Wow I feel like we’ve been round these tracks before, umm perhaps the James, the brother of the Lord, or maybe all there references I provided about Jesus’ earthly ministry in Paul. Its fun to make assertions and feel we’ve accomplished something, but as someone who loves the truth I am not attracted very much to a position that must defend itself in such a manner. Have you considered that this whole Wells legend argument was started for totally invalid reasons? I wrote a response to your original article and I assumed you were aware that G/T were not addressing the legend theory. Your immediate response was to talk about what “your position” was compatible with. I’m just saying, the whole reason we’re even on this conversation is completely misdirected given the nature of the original post.

Dawson said: If he bases this dating on what we read in the gospels, then claiming that I Cor. 15:3-8 is too early to be legend simply begs the question against the legend theory (which is what Geisler and Turek were seeking to dismiss in the section of their book that I quoted in my blog).

Clear evidence of importing your legend theory into a strawman internal critique.

4. Dawson: Even if we did have this in the case of the gospels, this would not seal the case for the historicity of the resurrection.

Did I claim that it did? No

5. Dawson: Matthew and Luke were obviously using Mark's narrative as a model for their own (so they are not "independent sources")

Now you’re just being stubborn. Remember you were the one that brought up the fact that the Q source is easy to construct and clearly shows a separate source than Mark.

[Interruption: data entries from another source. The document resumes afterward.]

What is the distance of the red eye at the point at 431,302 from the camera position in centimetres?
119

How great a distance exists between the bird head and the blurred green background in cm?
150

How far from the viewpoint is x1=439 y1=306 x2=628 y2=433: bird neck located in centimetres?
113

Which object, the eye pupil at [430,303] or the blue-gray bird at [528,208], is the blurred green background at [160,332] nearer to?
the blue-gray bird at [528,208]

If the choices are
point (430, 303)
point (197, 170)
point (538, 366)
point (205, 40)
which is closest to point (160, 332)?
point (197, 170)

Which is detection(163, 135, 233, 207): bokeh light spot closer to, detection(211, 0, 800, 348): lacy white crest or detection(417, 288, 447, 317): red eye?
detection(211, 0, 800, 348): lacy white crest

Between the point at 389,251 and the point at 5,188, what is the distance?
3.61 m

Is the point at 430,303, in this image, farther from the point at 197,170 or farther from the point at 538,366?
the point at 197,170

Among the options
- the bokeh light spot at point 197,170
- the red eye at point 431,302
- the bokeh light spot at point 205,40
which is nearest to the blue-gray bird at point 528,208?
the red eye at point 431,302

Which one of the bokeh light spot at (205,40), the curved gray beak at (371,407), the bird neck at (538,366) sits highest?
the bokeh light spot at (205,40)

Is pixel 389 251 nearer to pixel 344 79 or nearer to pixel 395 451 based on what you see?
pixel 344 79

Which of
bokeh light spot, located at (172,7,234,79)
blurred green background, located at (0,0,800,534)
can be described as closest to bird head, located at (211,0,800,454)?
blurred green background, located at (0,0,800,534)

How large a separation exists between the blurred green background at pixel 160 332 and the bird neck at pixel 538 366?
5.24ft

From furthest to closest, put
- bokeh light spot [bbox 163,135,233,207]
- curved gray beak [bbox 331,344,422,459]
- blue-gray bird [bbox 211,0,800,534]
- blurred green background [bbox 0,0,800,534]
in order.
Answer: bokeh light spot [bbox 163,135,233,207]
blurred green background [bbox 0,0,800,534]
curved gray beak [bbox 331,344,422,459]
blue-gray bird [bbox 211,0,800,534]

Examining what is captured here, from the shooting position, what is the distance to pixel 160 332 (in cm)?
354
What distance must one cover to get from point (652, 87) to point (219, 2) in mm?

6. “Further confirmation of the Petrine authority behind Mark was supplied in a series of acute linguistic studies by C.H. Turner, entitled ‘Marcan Usage’, in the Journal of Theological Studies…showing, among other things, how Mark’s use of pronouns in narratives involving Peter seems time after time to reflect a reminiscence by that apostle in the first person. The reader can received from such passages ‘a vivid impression of the testimony that lies behind the Gospel: thus in 1:20, “we came into our house with James and John: and my wife’s mother was ill in bed with a fever, and at once we tell him about her.” (F.F. Bruce, The New Testament Documents, pg 33)
In addition Turner lists the following passages in which Mark demonstrates this: Mk 1:21, 29; 5:1, 38; 6:53, 54; 8:22; 9:14, 30 , 33; 10:32, 46; 11:1, 12, 15, 20, 27; 14:18, 22, 26, 32

david said...

Does anyone know why the heck blogger.com doesn't like certain kinds of links in these comments? It seems like they sometimes append blogger.com to the beginning of the link.

I am using the a href="http.." method, maybe there is new html I'm not aware of (I'm pretty old school when it comes to html).